If you search biggest business strategic blunders you will find the classics Blockbuster, Kodak or the new Coke stories. You will also find Western Union’s decision not to take up Bell’s offer to buy his telephone patent for a miserable $100,000 in 1876 as one of the biggest strategic blunders of all time.
But was it? On all accounts Western Union was a progressive and innovative business. What David Melki tells us is that Western Union was kept busy by the demand of its short term commercial messaging, for example, stock trades and at this stage technology was able to transmit up to 4 messages per line, compared to a unreliable and scratchy audio over short distances. Western Union could argue that it was focused on its core business. If you think about how stock market data is transmitted today, the telephone is not at play but a new type of wire is.
The ability to leverage its assets through a licence to Bell was a smart play and perhaps all Western Union needed to do.

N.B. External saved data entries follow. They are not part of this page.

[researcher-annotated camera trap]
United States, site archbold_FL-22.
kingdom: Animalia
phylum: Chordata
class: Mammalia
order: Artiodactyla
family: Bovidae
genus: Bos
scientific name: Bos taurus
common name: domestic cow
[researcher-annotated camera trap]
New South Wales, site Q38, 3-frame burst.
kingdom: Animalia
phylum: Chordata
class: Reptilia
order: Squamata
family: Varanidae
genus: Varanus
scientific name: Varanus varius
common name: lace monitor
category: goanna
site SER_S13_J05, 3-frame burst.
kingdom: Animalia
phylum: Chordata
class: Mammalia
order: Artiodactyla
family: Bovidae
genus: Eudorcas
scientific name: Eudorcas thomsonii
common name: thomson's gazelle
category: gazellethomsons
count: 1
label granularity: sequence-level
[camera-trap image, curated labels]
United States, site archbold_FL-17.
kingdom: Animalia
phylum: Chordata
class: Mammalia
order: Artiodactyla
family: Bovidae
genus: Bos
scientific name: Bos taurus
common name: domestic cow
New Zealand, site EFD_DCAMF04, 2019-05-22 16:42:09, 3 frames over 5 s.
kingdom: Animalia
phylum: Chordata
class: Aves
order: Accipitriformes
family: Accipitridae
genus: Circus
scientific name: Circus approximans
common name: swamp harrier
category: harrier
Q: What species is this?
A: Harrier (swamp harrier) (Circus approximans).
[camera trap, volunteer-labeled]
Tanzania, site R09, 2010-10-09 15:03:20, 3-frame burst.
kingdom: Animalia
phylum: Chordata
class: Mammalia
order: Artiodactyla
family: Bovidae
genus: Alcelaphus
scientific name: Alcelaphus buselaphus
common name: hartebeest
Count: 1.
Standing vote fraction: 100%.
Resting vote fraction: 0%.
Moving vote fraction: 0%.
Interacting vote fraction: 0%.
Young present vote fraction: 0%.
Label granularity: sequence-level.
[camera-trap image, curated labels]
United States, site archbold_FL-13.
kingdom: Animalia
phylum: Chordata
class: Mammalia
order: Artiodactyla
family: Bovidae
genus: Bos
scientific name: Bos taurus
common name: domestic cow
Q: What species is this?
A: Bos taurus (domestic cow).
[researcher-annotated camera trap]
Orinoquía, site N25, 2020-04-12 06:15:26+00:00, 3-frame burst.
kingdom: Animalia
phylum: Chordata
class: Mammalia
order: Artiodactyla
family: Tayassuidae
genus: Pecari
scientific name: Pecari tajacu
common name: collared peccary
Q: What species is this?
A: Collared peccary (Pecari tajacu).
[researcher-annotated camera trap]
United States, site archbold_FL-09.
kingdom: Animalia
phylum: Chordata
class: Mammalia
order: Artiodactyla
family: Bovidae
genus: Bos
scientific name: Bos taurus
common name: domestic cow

Western Union’s strength was in its infrastructure, wires and its ability to reliably message commercial messages such as stock trades and market information over short, medium and long distances. Even today after Western Union closed its telegram business in 27 January 2006 it continues to provide money transfers including on line and mobile.
“Effective 2006-01-27, Western Union will discontinue all Telegram and Commercial Messaging services. We regret any inconvenience this may cause you, and we thank you for your loyal patronage. If you have any questions or concerns, please contact a customer service representative.”
The answer to whether the telephone was a missed opportunity or a distraction for Western Union will depend on your answer to question: What business was Western Union really in?
Back to the bank. For bank’s region many of the population do not have a bank account; preferring to do basic financial transactions through mobile technology. No margin and little volume in security trading and insurance, with high reputational risk make it a low return investment for the bank. Perhaps sponsoring incubators specializing in fintech start ups is be a better way to keep on top of the trends and future disruptions rather than hedging a bet on one fintech start up.
So the question you need to ask is – What business am I really in?